**DATA LISTING**

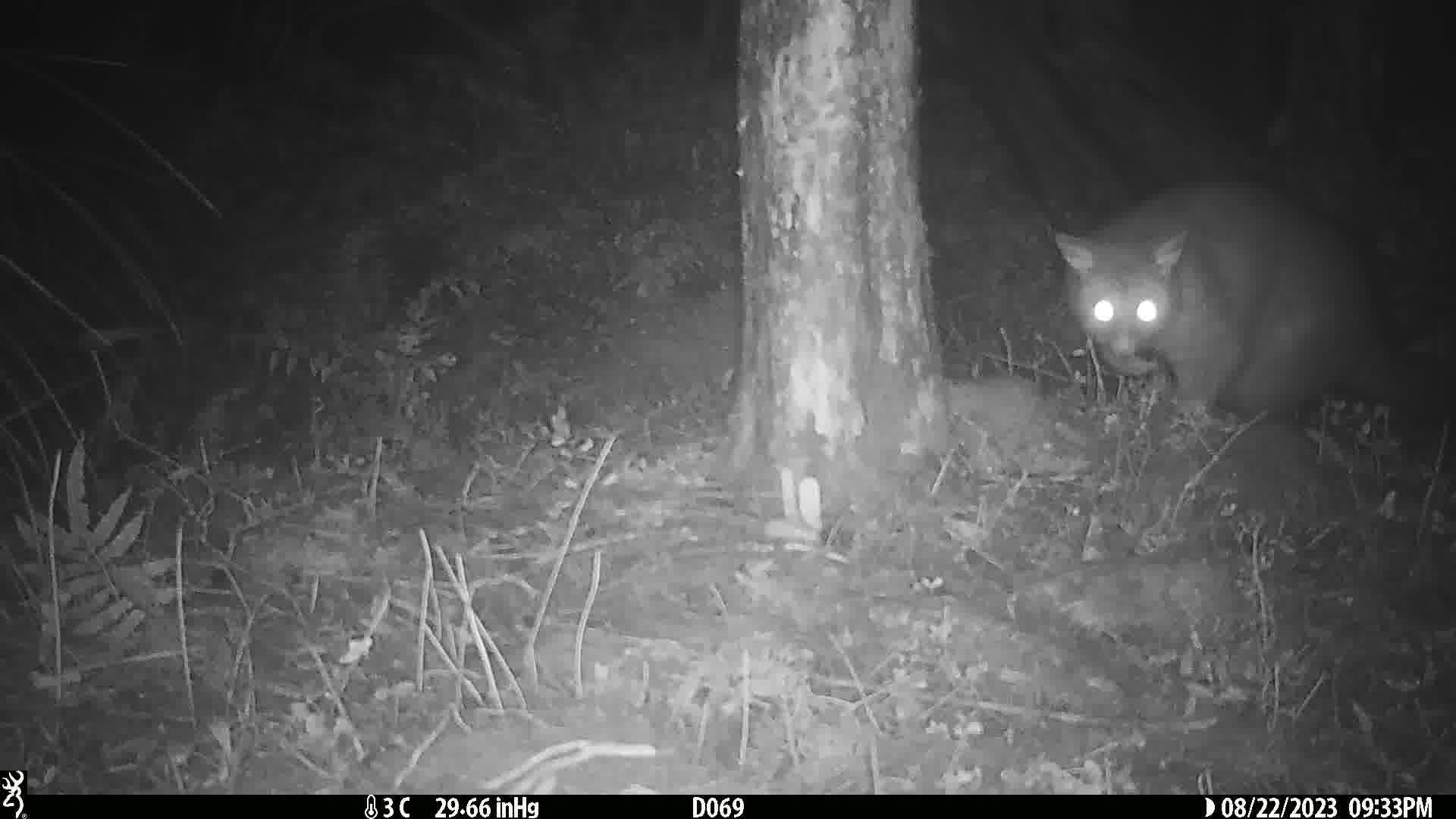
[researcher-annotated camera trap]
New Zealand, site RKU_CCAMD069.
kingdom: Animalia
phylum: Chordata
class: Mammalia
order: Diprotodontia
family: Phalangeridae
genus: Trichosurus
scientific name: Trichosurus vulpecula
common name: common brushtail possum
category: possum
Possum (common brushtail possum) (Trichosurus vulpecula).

**TASK STATEMENT**
Only the lines from the one with "New Zealand, site RKU_CCAMD069." through the end of the data belong in the answer, each reproduced exactly.

**WRITTEN ANSWER**
New Zealand, site RKU_CCAMD069.
kingdom: Animalia
phylum: Chordata
class: Mammalia
order: Diprotodontia
family: Phalangeridae
genus: Trichosurus
scientific name: Trichosurus vulpecula
common name: common brushtail possum
category: possum
Possum (common brushtail possum) (Trichosurus vulpecula).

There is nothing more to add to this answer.